Surface design and reconstruction techniques in computer graphics

The pivotal role of geometric modeling is to build computer-compatible shape descriptions for real world objects and to virtually construct and deform geometric models interactively with a computer (CAGD). This dissertation presents work on surface reconstruction and surface design techniques for computer graphics.; In a computer system, geometric objects like curves, surfaces and solids are internally expressed as mathematical formulations, in which the shape of an object is quantified by a set of shape control variables. Traditional shape modeling algorithms heavily rely on the designers' expertise to manually adjust a large set of shape control variables in order to achieve the desired shape. This is often non-intuitive and laborious. The energy optimization method and the physics-based dynamic models have the ability to bridge the gap between the shape design specification and the geometric representation. In this dissertation, we propose a systematic approach to the use of energy functionals and physics-based dynamic models as basic geometric modeling tools. In our geometric modeling system, the designers interactively manipulate surfaces via energy functionals, simulated forces, qualitative and quantitative constraints, and leave the system to determine the large number of shape control variables including control points, weights, NURBS knots and non-uniform subdivision rules.; The second part of this dissertation proposes our novel surface reconstruction technique built on Shepard implicits. In our system, the surface is assumed to be a 2-manifold of piecewise continuity, with isolated small regions of high curvature, complex topology, loss of data and abrupt bursts of noise.

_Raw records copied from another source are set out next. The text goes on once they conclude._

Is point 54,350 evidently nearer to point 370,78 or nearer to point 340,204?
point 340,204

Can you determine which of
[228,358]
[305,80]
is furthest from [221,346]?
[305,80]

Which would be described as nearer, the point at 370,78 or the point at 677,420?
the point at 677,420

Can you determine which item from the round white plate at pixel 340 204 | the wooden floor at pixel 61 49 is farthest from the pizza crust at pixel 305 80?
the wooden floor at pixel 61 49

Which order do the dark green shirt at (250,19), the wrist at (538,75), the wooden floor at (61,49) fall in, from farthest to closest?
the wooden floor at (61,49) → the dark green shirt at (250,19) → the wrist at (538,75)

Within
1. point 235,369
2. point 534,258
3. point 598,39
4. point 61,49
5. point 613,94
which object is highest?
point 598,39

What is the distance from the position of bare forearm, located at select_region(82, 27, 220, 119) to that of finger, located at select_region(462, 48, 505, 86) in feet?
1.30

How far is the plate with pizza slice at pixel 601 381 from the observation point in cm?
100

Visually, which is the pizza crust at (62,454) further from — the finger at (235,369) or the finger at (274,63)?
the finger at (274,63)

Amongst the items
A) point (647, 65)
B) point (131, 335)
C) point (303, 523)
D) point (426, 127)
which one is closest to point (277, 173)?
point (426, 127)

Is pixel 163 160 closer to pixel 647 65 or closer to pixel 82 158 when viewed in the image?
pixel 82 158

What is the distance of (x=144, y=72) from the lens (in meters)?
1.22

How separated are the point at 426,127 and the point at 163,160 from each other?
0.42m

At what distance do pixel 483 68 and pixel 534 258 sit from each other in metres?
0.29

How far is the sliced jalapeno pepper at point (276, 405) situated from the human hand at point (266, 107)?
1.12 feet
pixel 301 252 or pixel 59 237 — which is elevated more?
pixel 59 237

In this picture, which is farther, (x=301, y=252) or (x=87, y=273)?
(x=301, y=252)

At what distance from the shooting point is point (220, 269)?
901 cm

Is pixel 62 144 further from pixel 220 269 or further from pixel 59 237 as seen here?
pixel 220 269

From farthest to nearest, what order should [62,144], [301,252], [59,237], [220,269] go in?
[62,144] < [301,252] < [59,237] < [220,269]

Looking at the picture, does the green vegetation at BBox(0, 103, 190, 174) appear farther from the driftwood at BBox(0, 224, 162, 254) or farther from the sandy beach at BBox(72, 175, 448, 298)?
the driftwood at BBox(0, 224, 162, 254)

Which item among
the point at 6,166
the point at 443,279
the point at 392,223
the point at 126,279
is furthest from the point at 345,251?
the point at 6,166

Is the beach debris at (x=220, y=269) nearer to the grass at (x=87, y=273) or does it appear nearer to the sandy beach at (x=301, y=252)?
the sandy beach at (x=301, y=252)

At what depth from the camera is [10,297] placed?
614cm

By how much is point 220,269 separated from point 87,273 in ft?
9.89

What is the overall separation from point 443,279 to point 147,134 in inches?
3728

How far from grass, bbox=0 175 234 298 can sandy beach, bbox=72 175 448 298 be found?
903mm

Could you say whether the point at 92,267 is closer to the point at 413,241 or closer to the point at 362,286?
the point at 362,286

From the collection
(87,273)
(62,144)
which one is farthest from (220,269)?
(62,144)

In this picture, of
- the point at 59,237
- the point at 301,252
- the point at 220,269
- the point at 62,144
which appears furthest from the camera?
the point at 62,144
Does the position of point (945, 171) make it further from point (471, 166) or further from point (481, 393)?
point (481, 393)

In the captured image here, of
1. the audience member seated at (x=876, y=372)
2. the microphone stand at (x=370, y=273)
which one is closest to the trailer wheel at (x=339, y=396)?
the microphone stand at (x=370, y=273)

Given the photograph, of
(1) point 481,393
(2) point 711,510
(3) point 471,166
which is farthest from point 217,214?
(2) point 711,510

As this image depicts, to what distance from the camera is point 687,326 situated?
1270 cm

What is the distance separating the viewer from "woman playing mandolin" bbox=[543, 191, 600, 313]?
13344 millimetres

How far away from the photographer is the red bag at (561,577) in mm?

We employ a fitting-and-blending approach toward the problem of surface reconstruction from noisy and defective data sets. A global implicit function is generated by blending locally-fitted implicit quadrics using the modified Shepard's method. The result surface is the zero level set of the global implicit function. In addition, our new approach has the desirable capability of detecting and preserving sharp features during the reconstruction process even with noisy and defective data sets.